- _Your assignment_
Rewrite the full material exactly; no line may be skipped.

___ Data excerpts ___

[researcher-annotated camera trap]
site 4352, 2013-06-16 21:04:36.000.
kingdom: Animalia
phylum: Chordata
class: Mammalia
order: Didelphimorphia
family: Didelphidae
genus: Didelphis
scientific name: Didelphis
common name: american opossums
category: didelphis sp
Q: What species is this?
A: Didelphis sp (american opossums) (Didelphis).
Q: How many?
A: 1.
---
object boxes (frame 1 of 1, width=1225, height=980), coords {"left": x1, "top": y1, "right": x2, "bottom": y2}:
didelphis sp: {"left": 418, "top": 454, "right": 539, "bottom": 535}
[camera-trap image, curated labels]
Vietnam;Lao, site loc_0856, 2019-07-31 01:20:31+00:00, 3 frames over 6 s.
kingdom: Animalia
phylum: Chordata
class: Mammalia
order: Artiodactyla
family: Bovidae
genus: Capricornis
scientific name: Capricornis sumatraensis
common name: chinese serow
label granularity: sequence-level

___

- _Output for this exercise_
[researcher-annotated camera trap]
site 4352, 2013-06-16 21:04:36.000.
kingdom: Animalia
phylum: Chordata
class: Mammalia
order: Didelphimorphia
family: Didelphidae
genus: Didelphis
scientific name: Didelphis
common name: american opossums
category: didelphis sp
Q: What species is this?
A: Didelphis sp (american opossums) (Didelphis).
Q: How many?
A: 1.
---
object boxes (frame 1 of 1, width=1225, height=980), coords {"left": x1, "top": y1, "right": x2, "bottom": y2}:
didelphis sp: {"left": 418, "top": 454, "right": 539, "bottom": 535}
[camera-trap image, curated labels]
Vietnam;Lao, site loc_0856, 2019-07-31 01:20:31+00:00, 3 frames over 6 s.
kingdom: Animalia
phylum: Chordata
class: Mammalia
order: Artiodactyla
family: Bovidae
genus: Capricornis
scientific name: Capricornis sumatraensis
common name: chinese serow
label granularity: sequence-level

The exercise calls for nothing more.